Sunday, May 14, 2017

Hadoop Hive setup by Cloudera quickstart


For beginners of Hadoop and Hive, a good starting point is to use Cloudera quickstart. Because the tricky configuration and overwhelming warning may scare off beginners. Steps:
  1. Download virtual box.
  2. Download cloudera quickstart vm at https://www.cloudera.com/downloads/
  3. use import .ovf file for setup. I was stupid to try the manual setup.
  4. start the vm.
  5. In the pop-up firefox browser, go through quickstart.cloudera tutorial to get yourself familiar with popular Hadoop framework/tools/concepts: Hue, Hive, file browser, sqoop, impala, parquet
Following is my learning notes for the tutorial

1, Ingest and Query Relational Data

Use Apache Sqoop to load relational data from MySQL into HDFS. With a few additional parameters, the relational data can be ready to be queried by Impala with Hadoop optimized file format Apache Avro.
sqoop import-all-tables \    -m 1 \    --connect jdbc:mysql://quickstart:3306/retail_db \    
--username=retail_dba \    --password=cloudera \    
--compression-codec=snappy \    
--as-parquetfile \    
--warehouse-dir=/user/hive/warehouse \    
--hive-import
It is launching MapReduce jobs to pull the data from our MySQL database and write the data to HDFS, distributed across the cluster in Apache Parquet format. Parquet is a format designed for analytical applications on Hadoop. Instead of grouping your data into rows like typical data formats, it groups your data into columns. This is ideal for many analytical queries where instead of retrieving data from specific records.
Hue provides a web-based interface for many of the tools in CDH with address: quickstart.cloudera:8888. In the QuickStart VM, the administrator username for Hue is ‘cloudera’ and the password is ‘cloudera’.
we told Sqoop to import the data into Hive but used Impala to query the data. This is because Hive and Impala can share both data files and the table metadata. Hive works by compiling SQL queries into MapReduce jobs, which makes it very flexible, whereas Impala executes queries itself and is built from the ground up to be as fast as possible, which makes it better for interactive analysis. We’ll use Hive later for an ETL (extract-transform-load) workload.
Simply put, Hive aims for compatibility and Impala aims for speed.

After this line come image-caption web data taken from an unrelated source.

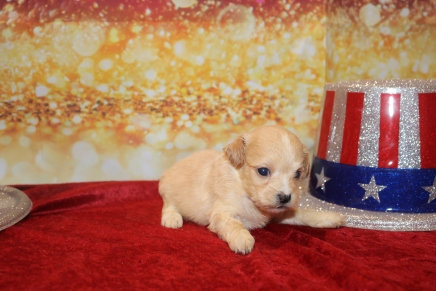 Molly Female CKC Havapoo $2000 Ready 1/28 SOLD MY NEW HOME CLEARWATER, FL 13oz 3w5d old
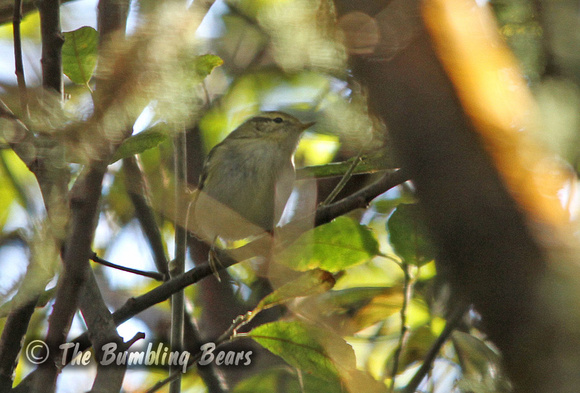 Hume's-Leaf-Warble_3344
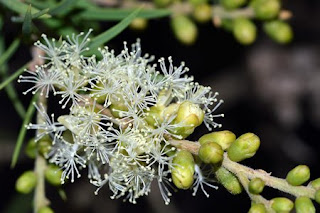 malaleuca olio di tea tree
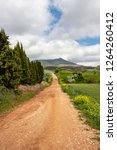 unpaved country road on the... | Shutterstock . vector #1264260412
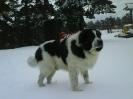 Also-Giurgyali Aladar (Kaiser) dando un paseo por la nieve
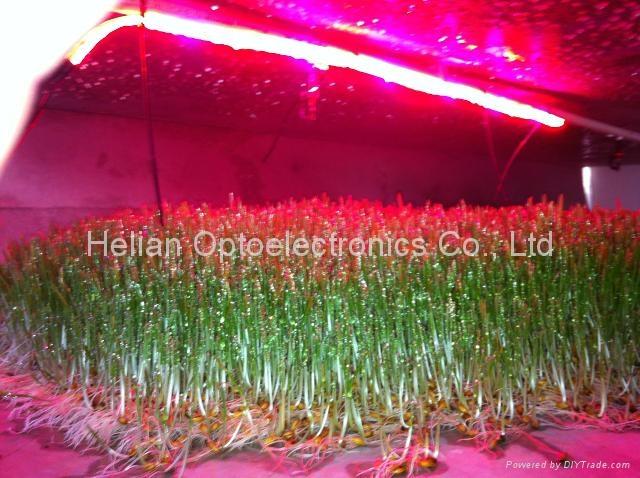 LED Flex grow strip lights for plants 4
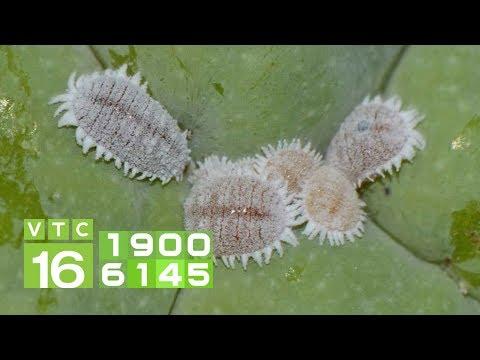 Kinh nghiệm diệt rệp sáp hại cây trồng I VTC16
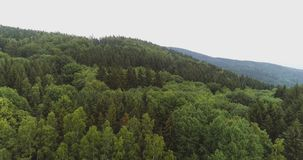Lush forest against sky. Drone view of lush forest against sky stock video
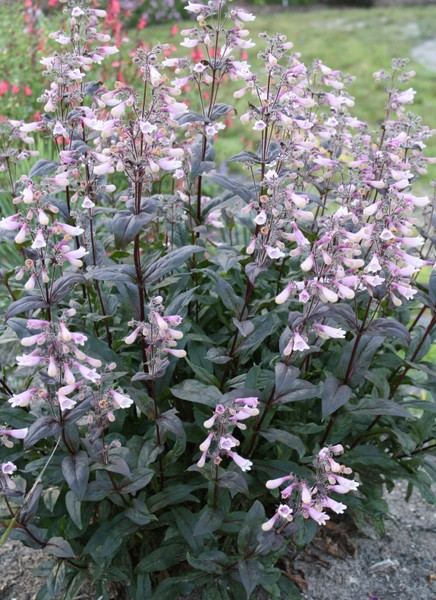 Penstemon__Dark__4e4658e34b0b5.jpg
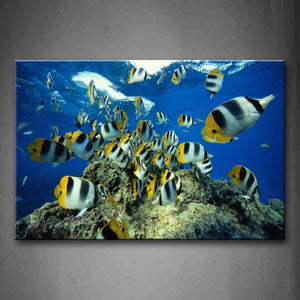 Beautiful Fishes Near Sea Surface Rock Wall Art Painting Pictures Print On Canvas Animal The Picture For Home Modern Decoration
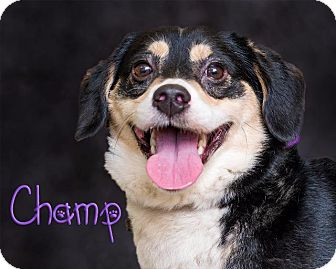Corgi Mix Dog for adoption in Somerset, Pennsylvania - Champ
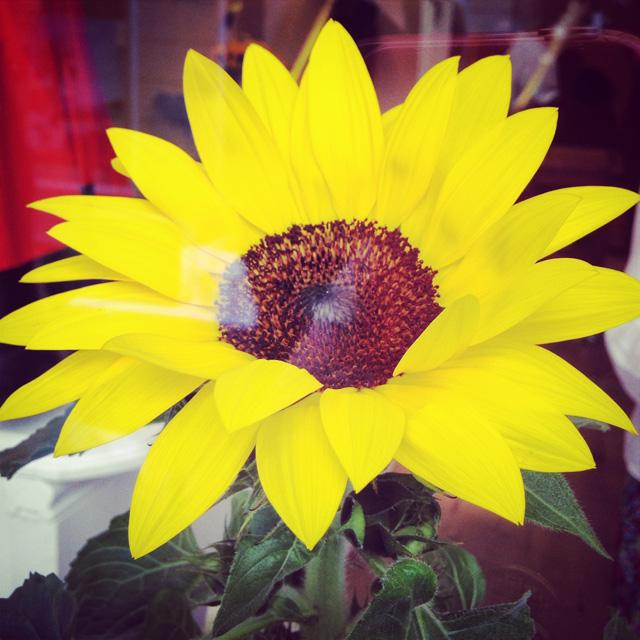 Un tournesol dans la vitrine pour une boutique aux couleurs du sud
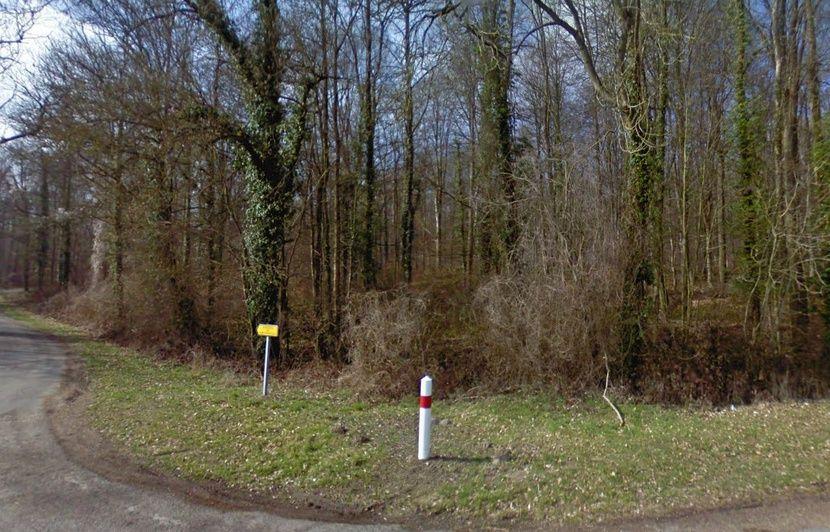 Aisne : La femme enceinte, retrouvée morte, a bien été tuée par des chiens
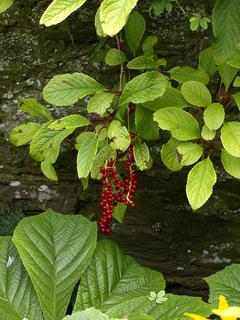 Schisandra grandiflora : fruits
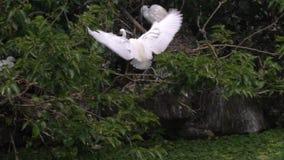 慢动作成人鸟白色白鹭属Garzetta在搜寻分支的池塘 股票视频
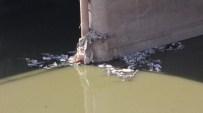Asi Nehri AB Gündemine Taşınıyor
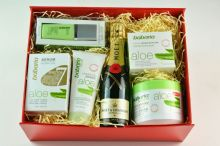 Babaria Aloe Vera Skin Care and Champagne Gift Set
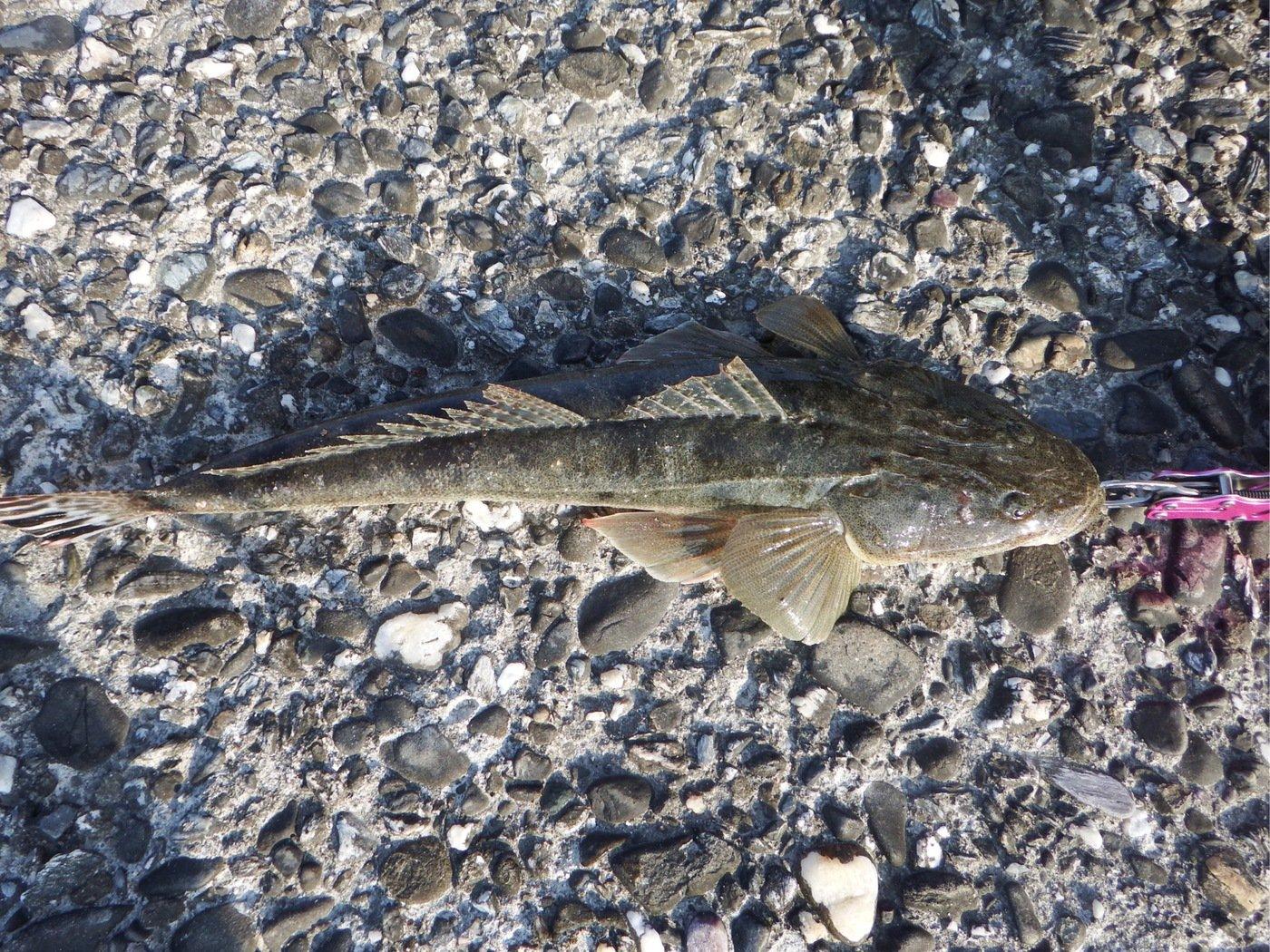 denさんの投稿画像,写っている魚はコチ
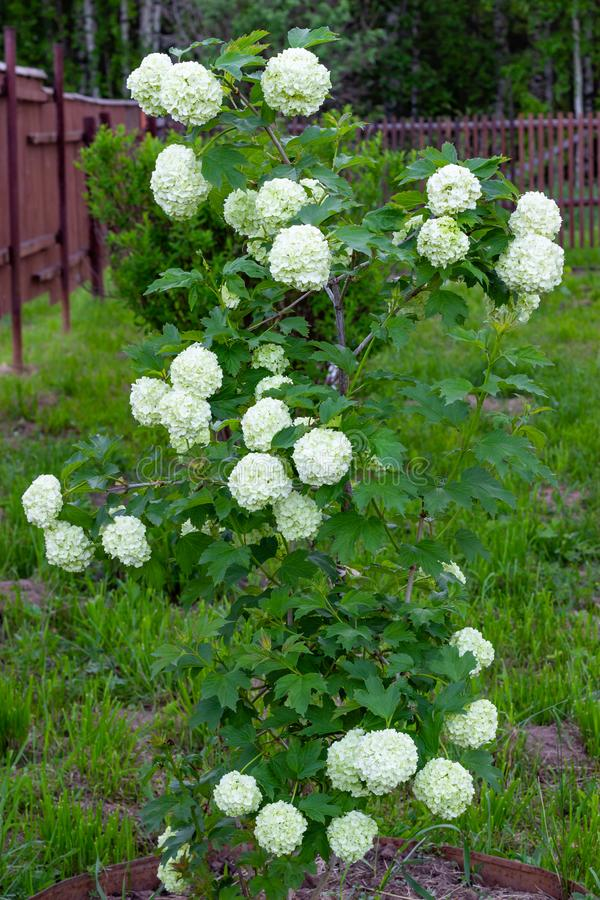 Blooming viburnum in the garden, floral white balls on a bush of viburnum. Landscaping royalty free stock photo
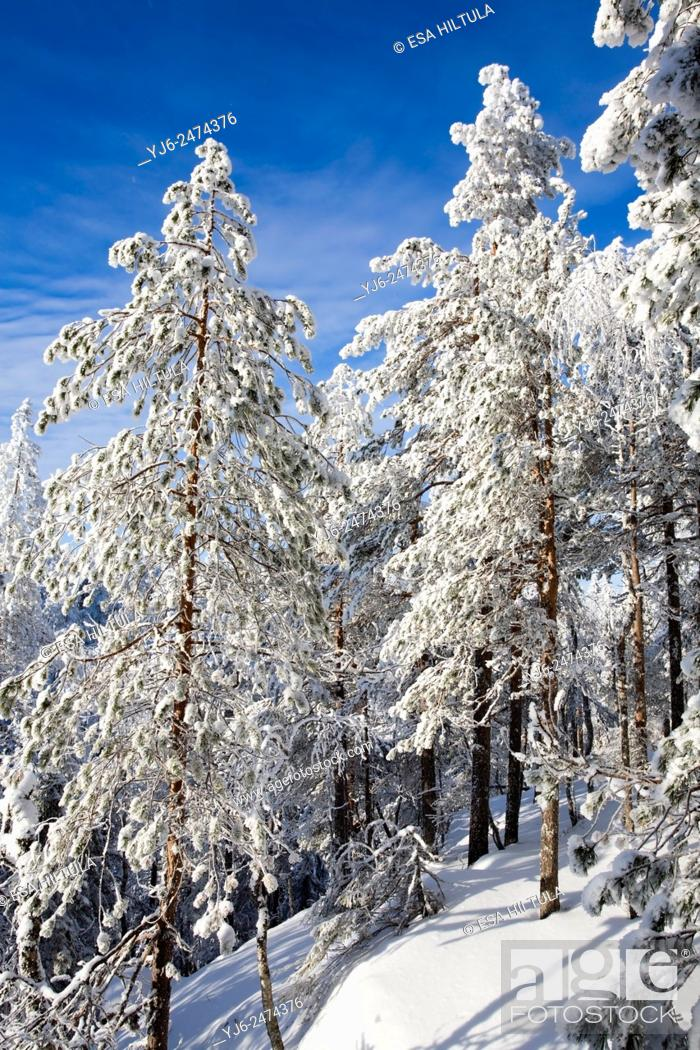Stock Photo: winter scenery, Vuokatti Sotkamo Finland.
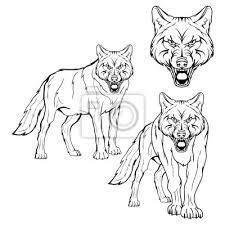 Fototapeta Wolf Set Vektorová Skica Vlka Obchodní Logo Loga Tváře Vlka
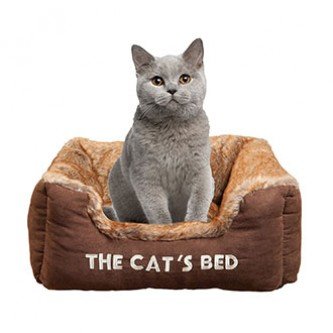 Cat Beds & Houses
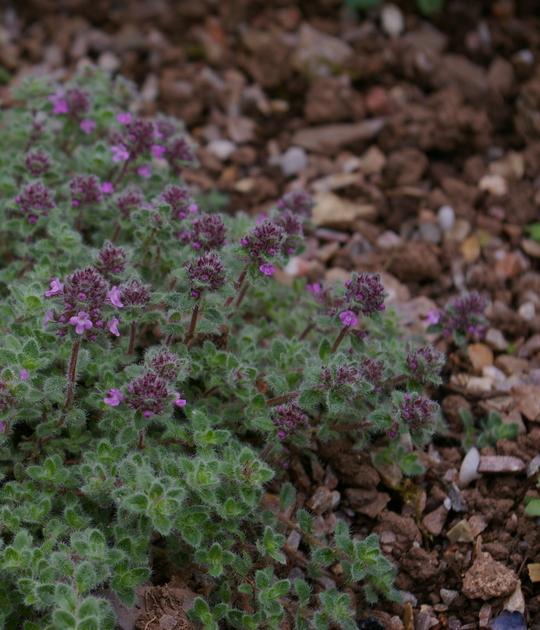 Thymus polytrichus subsp. britannicus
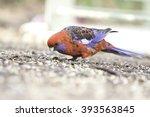 Parrots Australia. The State O...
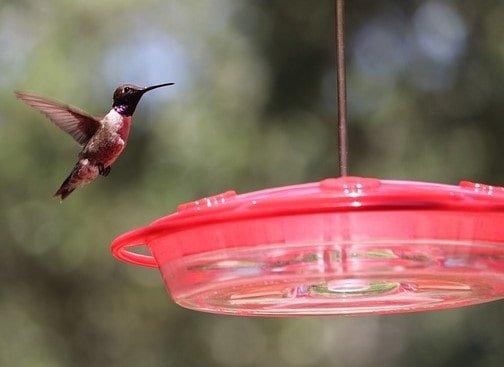 Bird Food/Water/Bath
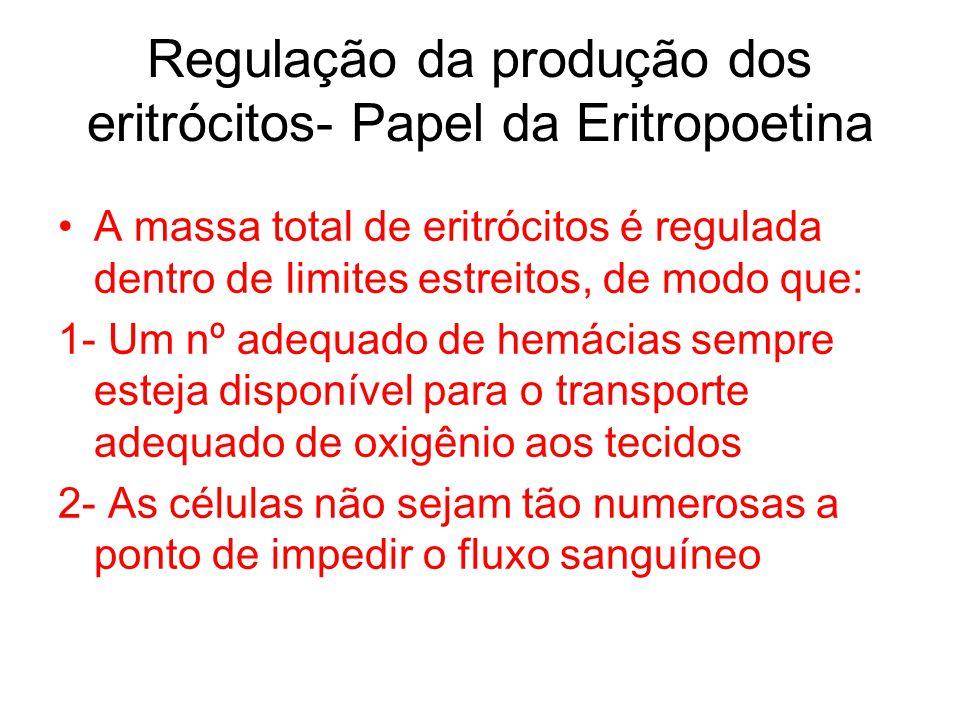 Regulação da produção dos eritrócitos- Papel da Eritropoetina A massa total de eritrócitos é regulada dentro de limites estreitos, de modo que: 1- Um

2, Correlate Structured Data with Unstructured Data

use hive to parse the unstructured log data and use impala to query.First create a table by parsing data using regular expression
CREATE EXTERNAL TABLE intermediate_access_logs (    ip STRING,    date STRING,    method STRING,    url STRING,    http_version STRING,    code1 STRING,    code2 STRING,    dash STRING,    user_agent STRING) ROW FORMAT SERDE 'org.apache.hadoop.hive.contrib.serde2.RegexSerDe'WITH SERDEPROPERTIES ('input.regex' = '([^ ]*) - - \\[([^\\]]*)\\] "([^\ ]*) ([^\ ]*) ([^\ ]*)" (\\d*) (\\d*) "([^"]*)" "([^"]*)"',    'output.format.string' = "%1$$s %2$$s %3$$s %4$$s %5$$s %6$$s %7$$s %8$$s %9$$s") LOCATION '/user/hive/warehouse/original_access_logs';
create another table, and then
INSERT OVERWRITE TABLE tokenized_access_logs SELECT * FROM intermediate_access_logs;
This does MapReduce job. You will get a table with 160 k records.Once it is ready, we can use impala to do the query:
select count(*),url from tokenized_access_logswhere url like '%\/product\/%'group by url order by count(*) desc;
Then analyze why some products are viewed most but don’t have a good sale.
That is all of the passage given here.